• _Goal_: Extract every one of the lines below and reproduce each unchanged.

[Stored entries]
__________________________________________________

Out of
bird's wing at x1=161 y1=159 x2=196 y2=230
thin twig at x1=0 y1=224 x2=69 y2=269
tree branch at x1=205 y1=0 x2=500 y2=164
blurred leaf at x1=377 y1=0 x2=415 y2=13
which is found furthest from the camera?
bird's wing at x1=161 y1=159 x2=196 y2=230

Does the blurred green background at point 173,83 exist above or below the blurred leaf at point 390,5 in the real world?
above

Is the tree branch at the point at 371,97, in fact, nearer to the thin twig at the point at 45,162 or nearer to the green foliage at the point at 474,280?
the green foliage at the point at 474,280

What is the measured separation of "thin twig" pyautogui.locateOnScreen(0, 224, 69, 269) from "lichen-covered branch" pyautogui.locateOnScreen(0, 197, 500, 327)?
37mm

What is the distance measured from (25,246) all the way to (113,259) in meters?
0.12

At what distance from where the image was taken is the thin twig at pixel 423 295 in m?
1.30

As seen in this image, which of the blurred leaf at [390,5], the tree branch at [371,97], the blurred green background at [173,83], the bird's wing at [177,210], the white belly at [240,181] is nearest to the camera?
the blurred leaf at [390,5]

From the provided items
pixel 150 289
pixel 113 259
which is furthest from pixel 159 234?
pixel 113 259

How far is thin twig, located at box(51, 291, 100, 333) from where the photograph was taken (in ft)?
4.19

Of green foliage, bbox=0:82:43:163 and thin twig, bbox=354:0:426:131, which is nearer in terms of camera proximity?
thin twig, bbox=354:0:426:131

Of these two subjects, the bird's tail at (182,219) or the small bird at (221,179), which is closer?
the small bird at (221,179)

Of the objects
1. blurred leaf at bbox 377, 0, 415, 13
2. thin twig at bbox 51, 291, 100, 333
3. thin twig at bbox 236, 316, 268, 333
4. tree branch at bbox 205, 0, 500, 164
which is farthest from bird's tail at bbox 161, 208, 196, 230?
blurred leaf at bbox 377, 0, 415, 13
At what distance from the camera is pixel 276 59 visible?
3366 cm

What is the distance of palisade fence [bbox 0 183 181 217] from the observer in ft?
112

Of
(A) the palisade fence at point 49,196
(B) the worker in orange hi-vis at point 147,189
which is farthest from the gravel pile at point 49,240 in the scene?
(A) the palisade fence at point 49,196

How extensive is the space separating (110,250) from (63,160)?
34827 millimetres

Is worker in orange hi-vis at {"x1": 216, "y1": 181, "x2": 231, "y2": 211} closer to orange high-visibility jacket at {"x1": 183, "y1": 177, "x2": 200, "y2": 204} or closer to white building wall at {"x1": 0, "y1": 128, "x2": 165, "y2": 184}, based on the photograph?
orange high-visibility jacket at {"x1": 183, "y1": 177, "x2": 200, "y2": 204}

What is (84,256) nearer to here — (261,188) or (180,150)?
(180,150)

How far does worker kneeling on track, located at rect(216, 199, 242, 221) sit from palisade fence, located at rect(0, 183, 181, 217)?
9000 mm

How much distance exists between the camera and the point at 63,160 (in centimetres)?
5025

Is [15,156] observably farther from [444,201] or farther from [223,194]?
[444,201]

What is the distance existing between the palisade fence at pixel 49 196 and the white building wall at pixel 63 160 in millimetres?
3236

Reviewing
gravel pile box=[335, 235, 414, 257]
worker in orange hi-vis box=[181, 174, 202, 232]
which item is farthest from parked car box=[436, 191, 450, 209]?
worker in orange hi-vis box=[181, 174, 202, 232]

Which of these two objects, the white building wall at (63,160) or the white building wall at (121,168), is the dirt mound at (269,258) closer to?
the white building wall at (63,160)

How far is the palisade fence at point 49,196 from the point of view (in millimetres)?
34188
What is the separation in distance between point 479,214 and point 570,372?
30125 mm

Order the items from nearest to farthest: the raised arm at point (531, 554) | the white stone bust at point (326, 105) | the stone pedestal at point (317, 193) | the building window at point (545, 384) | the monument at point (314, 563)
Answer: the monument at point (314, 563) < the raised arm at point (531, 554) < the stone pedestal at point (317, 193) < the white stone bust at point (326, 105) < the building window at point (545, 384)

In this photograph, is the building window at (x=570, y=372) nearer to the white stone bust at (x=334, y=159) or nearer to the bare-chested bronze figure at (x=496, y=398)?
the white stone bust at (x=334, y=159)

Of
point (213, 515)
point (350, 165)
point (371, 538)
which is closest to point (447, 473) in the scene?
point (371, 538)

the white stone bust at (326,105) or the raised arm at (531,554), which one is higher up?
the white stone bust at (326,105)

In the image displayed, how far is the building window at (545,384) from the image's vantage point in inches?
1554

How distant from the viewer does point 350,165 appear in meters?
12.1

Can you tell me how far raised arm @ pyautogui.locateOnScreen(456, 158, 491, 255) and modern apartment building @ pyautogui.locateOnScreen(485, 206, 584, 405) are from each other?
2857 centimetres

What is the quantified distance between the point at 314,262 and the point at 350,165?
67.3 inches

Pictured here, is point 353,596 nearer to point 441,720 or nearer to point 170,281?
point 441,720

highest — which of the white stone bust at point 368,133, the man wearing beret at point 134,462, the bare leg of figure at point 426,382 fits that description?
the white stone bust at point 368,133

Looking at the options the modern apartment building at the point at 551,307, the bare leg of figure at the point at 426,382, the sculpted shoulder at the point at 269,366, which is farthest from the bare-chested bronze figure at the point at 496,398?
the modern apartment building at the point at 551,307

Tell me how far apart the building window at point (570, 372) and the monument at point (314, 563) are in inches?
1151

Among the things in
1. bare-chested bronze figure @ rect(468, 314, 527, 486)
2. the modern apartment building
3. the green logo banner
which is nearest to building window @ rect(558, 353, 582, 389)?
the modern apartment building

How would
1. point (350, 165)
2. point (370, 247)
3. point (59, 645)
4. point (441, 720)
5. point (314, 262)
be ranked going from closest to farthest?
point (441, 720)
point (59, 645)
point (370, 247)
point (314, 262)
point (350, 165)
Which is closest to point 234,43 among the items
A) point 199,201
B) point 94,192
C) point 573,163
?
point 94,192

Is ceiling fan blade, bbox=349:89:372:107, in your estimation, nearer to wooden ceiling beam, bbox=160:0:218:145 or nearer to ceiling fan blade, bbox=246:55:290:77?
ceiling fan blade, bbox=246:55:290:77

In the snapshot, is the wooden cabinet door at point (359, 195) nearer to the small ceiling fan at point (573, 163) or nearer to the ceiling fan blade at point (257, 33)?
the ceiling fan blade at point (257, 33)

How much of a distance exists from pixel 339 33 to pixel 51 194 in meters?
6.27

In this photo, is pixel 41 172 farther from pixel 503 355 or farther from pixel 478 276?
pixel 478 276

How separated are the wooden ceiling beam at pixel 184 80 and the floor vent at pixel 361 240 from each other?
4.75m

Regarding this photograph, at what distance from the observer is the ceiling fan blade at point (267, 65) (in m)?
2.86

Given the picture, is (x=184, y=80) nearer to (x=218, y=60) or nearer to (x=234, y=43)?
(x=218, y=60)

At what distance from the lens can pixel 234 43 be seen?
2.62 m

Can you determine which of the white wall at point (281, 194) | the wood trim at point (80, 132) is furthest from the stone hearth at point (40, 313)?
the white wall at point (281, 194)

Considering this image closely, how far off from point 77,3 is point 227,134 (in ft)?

__________________________________________________

• _Response to the task_:
Out of
bird's wing at x1=161 y1=159 x2=196 y2=230
thin twig at x1=0 y1=224 x2=69 y2=269
tree branch at x1=205 y1=0 x2=500 y2=164
blurred leaf at x1=377 y1=0 x2=415 y2=13
which is found furthest from the camera?
bird's wing at x1=161 y1=159 x2=196 y2=230

Does the blurred green background at point 173,83 exist above or below the blurred leaf at point 390,5 in the real world?
above

Is the tree branch at the point at 371,97, in fact, nearer to the thin twig at the point at 45,162 or nearer to the green foliage at the point at 474,280?
the green foliage at the point at 474,280

What is the measured separation of "thin twig" pyautogui.locateOnScreen(0, 224, 69, 269) from "lichen-covered branch" pyautogui.locateOnScreen(0, 197, 500, 327)?
37mm

What is the distance measured from (25,246) all the way to (113,259) in meters?
0.12

At what distance from where the image was taken is the thin twig at pixel 423 295 in m?
1.30

As seen in this image, which of the blurred leaf at [390,5], the tree branch at [371,97], the blurred green background at [173,83], the bird's wing at [177,210], the white belly at [240,181] is nearest to the camera?
the blurred leaf at [390,5]

From the provided items
pixel 150 289
pixel 113 259
which is furthest from pixel 159 234?
pixel 113 259

How far is thin twig, located at box(51, 291, 100, 333) from where the photograph was taken (in ft)?
4.19

Of green foliage, bbox=0:82:43:163 and thin twig, bbox=354:0:426:131, which is nearer in terms of camera proximity?
thin twig, bbox=354:0:426:131

Of these two subjects, the bird's tail at (182,219) or the small bird at (221,179), which is closer?
the small bird at (221,179)

Of the objects
1. blurred leaf at bbox 377, 0, 415, 13
2. thin twig at bbox 51, 291, 100, 333
3. thin twig at bbox 236, 316, 268, 333
4. tree branch at bbox 205, 0, 500, 164
which is farthest from bird's tail at bbox 161, 208, 196, 230?
blurred leaf at bbox 377, 0, 415, 13
At what distance from the camera is pixel 276 59 visible?
3366 cm

What is the distance of palisade fence [bbox 0 183 181 217] from the observer in ft?
112

Of
(A) the palisade fence at point 49,196
(B) the worker in orange hi-vis at point 147,189
which is farthest from the gravel pile at point 49,240 in the scene?
(A) the palisade fence at point 49,196

How extensive is the space separating (110,250) from (63,160)?
34827 millimetres

Is worker in orange hi-vis at {"x1": 216, "y1": 181, "x2": 231, "y2": 211} closer to orange high-visibility jacket at {"x1": 183, "y1": 177, "x2": 200, "y2": 204} or closer to white building wall at {"x1": 0, "y1": 128, "x2": 165, "y2": 184}, based on the photograph?
orange high-visibility jacket at {"x1": 183, "y1": 177, "x2": 200, "y2": 204}

What is (84,256) nearer to here — (261,188) or (180,150)?
(180,150)

How far does worker kneeling on track, located at rect(216, 199, 242, 221) sit from palisade fence, located at rect(0, 183, 181, 217)?
9000 mm

How much distance exists between the camera and the point at 63,160 (in centimetres)?
5025

Is [15,156] observably farther from [444,201] or farther from [223,194]?
[444,201]

What is the distance existing between the palisade fence at pixel 49 196 and the white building wall at pixel 63 160 in millimetres?
3236

Reviewing
gravel pile box=[335, 235, 414, 257]
worker in orange hi-vis box=[181, 174, 202, 232]
which item is farthest from parked car box=[436, 191, 450, 209]?
worker in orange hi-vis box=[181, 174, 202, 232]

Which of these two objects, the white building wall at (63,160) or the white building wall at (121,168), is the dirt mound at (269,258) closer to?
the white building wall at (63,160)

How far is the palisade fence at point 49,196 from the point of view (in millimetres)?
34188
What is the separation in distance between point 479,214 and point 570,372?
30125 mm

Order the items from nearest to farthest: the raised arm at point (531, 554) | the white stone bust at point (326, 105) | the stone pedestal at point (317, 193) | the building window at point (545, 384) | the monument at point (314, 563)
Answer: the monument at point (314, 563) < the raised arm at point (531, 554) < the stone pedestal at point (317, 193) < the white stone bust at point (326, 105) < the building window at point (545, 384)

In this photograph, is the building window at (x=570, y=372) nearer to the white stone bust at (x=334, y=159) or nearer to the bare-chested bronze figure at (x=496, y=398)?
the white stone bust at (x=334, y=159)

Of
point (213, 515)
point (350, 165)
point (371, 538)
which is closest to point (447, 473) in the scene?
point (371, 538)

the white stone bust at (326,105) or the raised arm at (531,554), which one is higher up?
the white stone bust at (326,105)

In the image displayed, how far is the building window at (545,384) from the image's vantage point in inches?
1554

How distant from the viewer does point 350,165 appear in meters?
12.1

Can you tell me how far raised arm @ pyautogui.locateOnScreen(456, 158, 491, 255) and modern apartment building @ pyautogui.locateOnScreen(485, 206, 584, 405) are from each other?
2857 centimetres

What is the quantified distance between the point at 314,262 and the point at 350,165?
67.3 inches

Pictured here, is point 353,596 nearer to point 441,720 or nearer to point 170,281?
point 441,720

highest — which of the white stone bust at point 368,133, the man wearing beret at point 134,462, the bare leg of figure at point 426,382 fits that description?
the white stone bust at point 368,133

Looking at the options the modern apartment building at the point at 551,307, the bare leg of figure at the point at 426,382, the sculpted shoulder at the point at 269,366, which is farthest from the bare-chested bronze figure at the point at 496,398?
the modern apartment building at the point at 551,307

Tell me how far apart the building window at point (570, 372) and the monument at point (314, 563) are in inches?
1151

Among the things in
1. bare-chested bronze figure @ rect(468, 314, 527, 486)
2. the modern apartment building
3. the green logo banner
which is nearest to building window @ rect(558, 353, 582, 389)?
the modern apartment building

How would
1. point (350, 165)
2. point (370, 247)
3. point (59, 645)
4. point (441, 720)
5. point (314, 262)
be ranked going from closest to farthest?
point (441, 720)
point (59, 645)
point (370, 247)
point (314, 262)
point (350, 165)
Which is closest to point 234,43 among the items
A) point 199,201
B) point 94,192
C) point 573,163
?
point 94,192

Is ceiling fan blade, bbox=349:89:372:107, in your estimation, nearer to wooden ceiling beam, bbox=160:0:218:145 or nearer to ceiling fan blade, bbox=246:55:290:77?
ceiling fan blade, bbox=246:55:290:77

In the snapshot, is the wooden cabinet door at point (359, 195) nearer to the small ceiling fan at point (573, 163) or nearer to the ceiling fan blade at point (257, 33)?
the ceiling fan blade at point (257, 33)

How much of a distance exists from pixel 339 33 to pixel 51 194 in meters?
6.27

In this photo, is pixel 41 172 farther from pixel 503 355 or farther from pixel 478 276?
pixel 478 276

How separated are the wooden ceiling beam at pixel 184 80 and the floor vent at pixel 361 240 from each other?
4.75m

Regarding this photograph, at what distance from the observer is the ceiling fan blade at point (267, 65) (in m)?
2.86

Given the picture, is (x=184, y=80) nearer to (x=218, y=60) or nearer to (x=234, y=43)?
(x=218, y=60)

At what distance from the lens can pixel 234 43 be seen?
2.62 m

Can you determine which of the white wall at point (281, 194) | the wood trim at point (80, 132) is furthest from the stone hearth at point (40, 313)?
the white wall at point (281, 194)

Considering this image closely, how far off from point 77,3 is point 227,134 (in ft)?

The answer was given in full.